Note that this limits what you see in your news feed. If you go to his page, you will see anything that the person has given you permission to see.

Adagio's avatar

@hearkat So it’s that simple, great, thank you so much for the information, I shall attempt to do just what you have said later today. My nephew has just turned 15 and the stuff on his Facebook page is not stuff I want to be receiving every day : ^)

Adagio's avatar

@hearkat well I attempted to do what you said but when I offer over the box, there is nothing even remotely like “show in newsfeed”??? You were talking about doing that from his page weren’t you??

hearkat's avatar

It may depend on the browser you’re using – it doesn’t appear when I access Facebook on Firefox or Safari, but it does in Chrome. Very peculiar.

Seek's avatar

Did anyone else read this as “twerking on Facebook”?

glacial's avatar

It looks like they changed the way notifications are controlled – I used to be able to follow @hearkat‘s steps, but now I can’t. In addition to the dropdown Friends button, there is a Follow/Unfollow – but I’m not sure that necessarily affects the newsfeed.

If he continually reposts links from specific sources, you have the option of hovering over the dropdown arrow beside the item in your newsfeed (top right), and selecting “hide all from [original poster X]”.

Finally, you might want to create lists for different “classes” of friends – just select Acquaintances in the Friends dropdown for your nephew, and then change the newsfeed settings for Acquaintances. I haven’t done this myself, so can’t offer advice – but I think this would do what you want it to.

Adagio's avatar

I have absolutely no idea how to do anything on Facebook other than write comments and send messages, it is not my thing at all. Thanks @glacial for your information, maybe I will be able to achieve what I want to.

Having just added him as a “friend”, if I now “unfriend” him does he received notification of that or can I just do it quietly without him being aware?

glacial's avatar

@Adagio He won’t get a notification, but if he’s at all aware of his friends list, or pays attention to his newsfeed, he will probably notice that you have unfriended him. A lot of people say that the perfect response to getting an unwanted invitation is to friend then immediately unfriend, but in my experience, it seems to result in more hurt feelings than necessary.

If you’re going to do it, I would suggest sending him a note saying that you only have the account for the four specific people you can’t otherwise keep up with, that you hardly use Facebook, and you really want to keep the list strictly to them. This at once tells him why you’re unfriending him (so he doesn’t have to make up a worse story in his mind) and keeps you honest (because, hey – it’s actually true!).

Adagio's avatar

@glacial I’ve unclicked the follow button, maybe that will mean I don’t get anything from him, I guess I will know by tomorrow morning if it worked, fingers crossed : ^)

glacial's avatar

@Adagio Let me know! I’ve been wondering exactly what that does. ;)

CWOTUS's avatar

Just start twerking Facebook, and he’ll more than likely block you, and you won’t have to worry about him.

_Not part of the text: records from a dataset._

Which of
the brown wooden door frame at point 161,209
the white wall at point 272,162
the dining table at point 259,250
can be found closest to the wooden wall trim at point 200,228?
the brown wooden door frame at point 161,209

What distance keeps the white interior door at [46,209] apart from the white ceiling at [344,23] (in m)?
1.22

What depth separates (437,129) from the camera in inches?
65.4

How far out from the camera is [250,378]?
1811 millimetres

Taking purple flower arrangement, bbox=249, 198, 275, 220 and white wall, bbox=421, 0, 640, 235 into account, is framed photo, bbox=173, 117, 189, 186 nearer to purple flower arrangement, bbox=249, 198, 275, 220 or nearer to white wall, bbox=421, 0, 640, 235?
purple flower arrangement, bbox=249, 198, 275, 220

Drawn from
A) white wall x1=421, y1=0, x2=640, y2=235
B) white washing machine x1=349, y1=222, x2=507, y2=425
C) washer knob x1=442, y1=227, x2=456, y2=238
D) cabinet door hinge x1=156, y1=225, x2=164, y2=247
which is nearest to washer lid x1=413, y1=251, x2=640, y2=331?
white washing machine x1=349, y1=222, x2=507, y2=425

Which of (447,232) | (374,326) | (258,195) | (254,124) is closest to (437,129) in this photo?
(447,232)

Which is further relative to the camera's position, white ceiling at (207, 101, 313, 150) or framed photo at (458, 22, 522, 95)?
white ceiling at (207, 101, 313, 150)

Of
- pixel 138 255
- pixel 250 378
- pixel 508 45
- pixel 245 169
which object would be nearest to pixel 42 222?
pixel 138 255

Seriously, though, your network is going to increase if you start to allow more and more people into it. Your nephew is just the start, if you make that start. So you should resign yourself to allowing him in… and then someone else after that, someone important to one of your existing contacts… and then someone new, etc. After all, that’s what Facebook is for. Yes, you can set your privacy settings to exclude everyone from your notifications except the two people you’re there to keep up with, and block notifications from all others except them, too. But why be on Facebook, accepting invitations from others, and do that?

I recommend that you broaden your outlook and your network both.

Adagio's avatar

@glacial I wanted to let you know that I have received no posts through my nephew’s page so I think un-following someone is the way to go, allowing you to be “friends” while not being inundated with all their stuff : ^)

glacial's avatar

@Adagio Thanks for the update – glad that worked!